* [Brief]
Reproduce the complete set of records exactly. No picture is to appear in the copy.

(Entries taken from a collection)
# # # # # # #

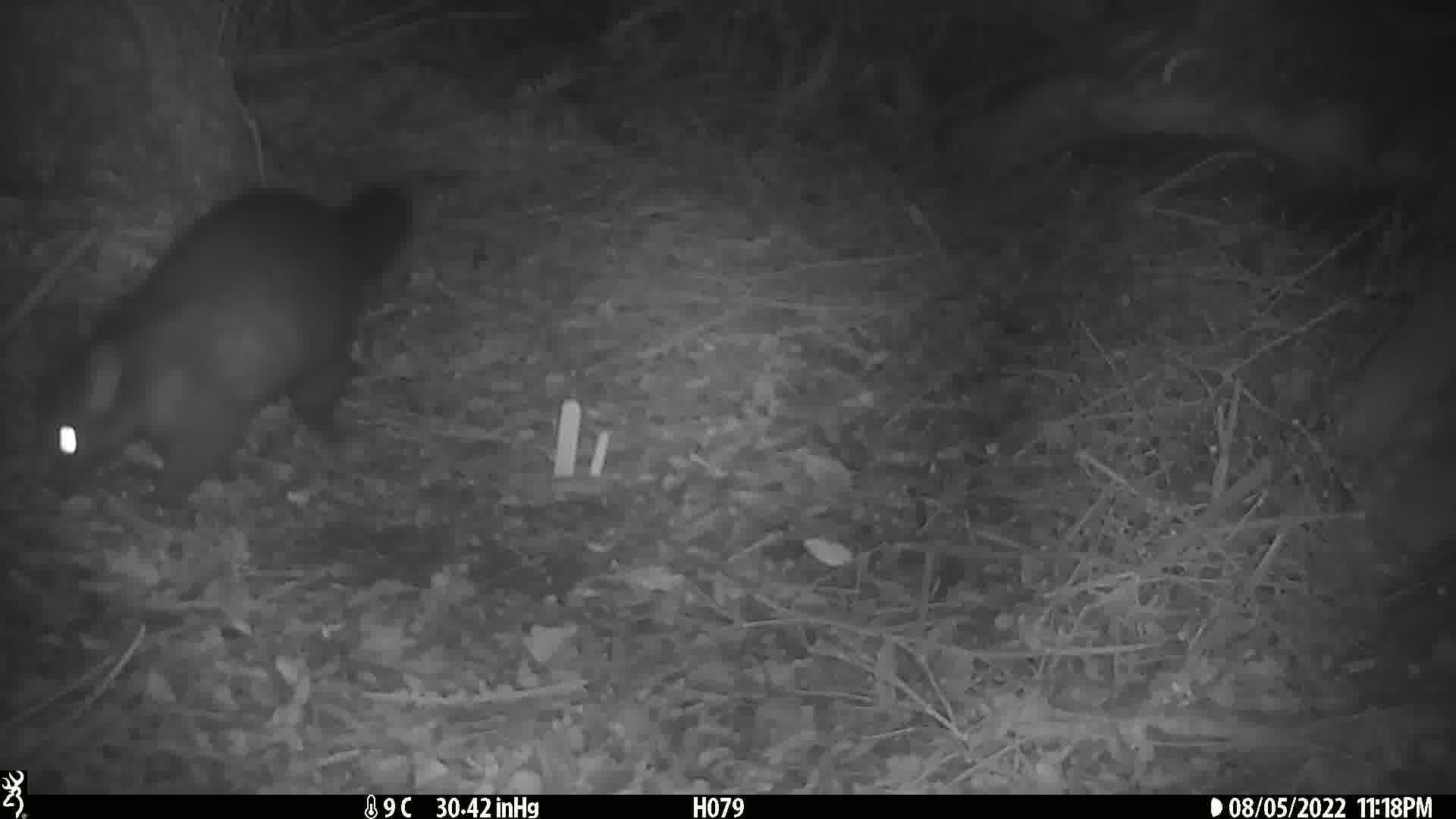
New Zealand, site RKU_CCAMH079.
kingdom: Animalia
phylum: Chordata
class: Mammalia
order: Diprotodontia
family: Phalangeridae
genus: Trichosurus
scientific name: Trichosurus vulpecula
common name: common brushtail possum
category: possum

# # # # # # #

* [Expected output]
New Zealand, site RKU_CCAMH079.
kingdom: Animalia
phylum: Chordata
class: Mammalia
order: Diprotodontia
family: Phalangeridae
genus: Trichosurus
scientific name: Trichosurus vulpecula
common name: common brushtail possum
category: possum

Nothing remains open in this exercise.